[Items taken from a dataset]

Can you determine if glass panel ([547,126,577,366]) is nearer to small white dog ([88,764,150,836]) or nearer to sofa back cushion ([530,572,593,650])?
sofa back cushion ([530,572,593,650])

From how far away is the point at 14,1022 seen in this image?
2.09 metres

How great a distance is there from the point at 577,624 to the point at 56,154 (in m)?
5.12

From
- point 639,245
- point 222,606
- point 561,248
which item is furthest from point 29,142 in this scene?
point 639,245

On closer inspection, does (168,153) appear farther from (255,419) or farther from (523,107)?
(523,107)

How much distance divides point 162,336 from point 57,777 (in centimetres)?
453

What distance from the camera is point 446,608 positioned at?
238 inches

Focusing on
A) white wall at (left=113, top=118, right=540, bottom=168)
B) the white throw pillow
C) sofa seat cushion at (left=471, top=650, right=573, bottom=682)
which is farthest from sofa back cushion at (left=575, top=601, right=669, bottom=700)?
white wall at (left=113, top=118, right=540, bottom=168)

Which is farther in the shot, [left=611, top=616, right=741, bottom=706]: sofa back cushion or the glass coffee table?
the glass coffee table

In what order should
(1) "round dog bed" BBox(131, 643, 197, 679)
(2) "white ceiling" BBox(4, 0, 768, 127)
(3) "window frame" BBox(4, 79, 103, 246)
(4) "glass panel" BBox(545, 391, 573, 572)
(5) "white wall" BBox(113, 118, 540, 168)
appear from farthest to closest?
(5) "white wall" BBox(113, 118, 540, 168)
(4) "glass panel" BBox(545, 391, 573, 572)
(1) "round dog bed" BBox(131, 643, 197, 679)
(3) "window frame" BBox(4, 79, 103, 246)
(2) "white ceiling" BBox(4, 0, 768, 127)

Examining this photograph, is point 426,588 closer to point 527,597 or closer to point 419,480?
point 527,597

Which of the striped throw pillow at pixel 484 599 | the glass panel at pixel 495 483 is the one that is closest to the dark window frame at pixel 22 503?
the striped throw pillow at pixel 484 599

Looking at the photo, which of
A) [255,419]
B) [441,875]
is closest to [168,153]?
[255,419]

__Objective__
Starting at the line that contains "Looking at the photo, which of" and ending at the last of the lines above, lay out those lines as a JSON list of strings, with one string per line and blank lines left out.

__Complete output__
[
  "Looking at the photo, which of",
  "A) [255,419]",
  "B) [441,875]",
  "is closest to [168,153]?",
  "[255,419]"
]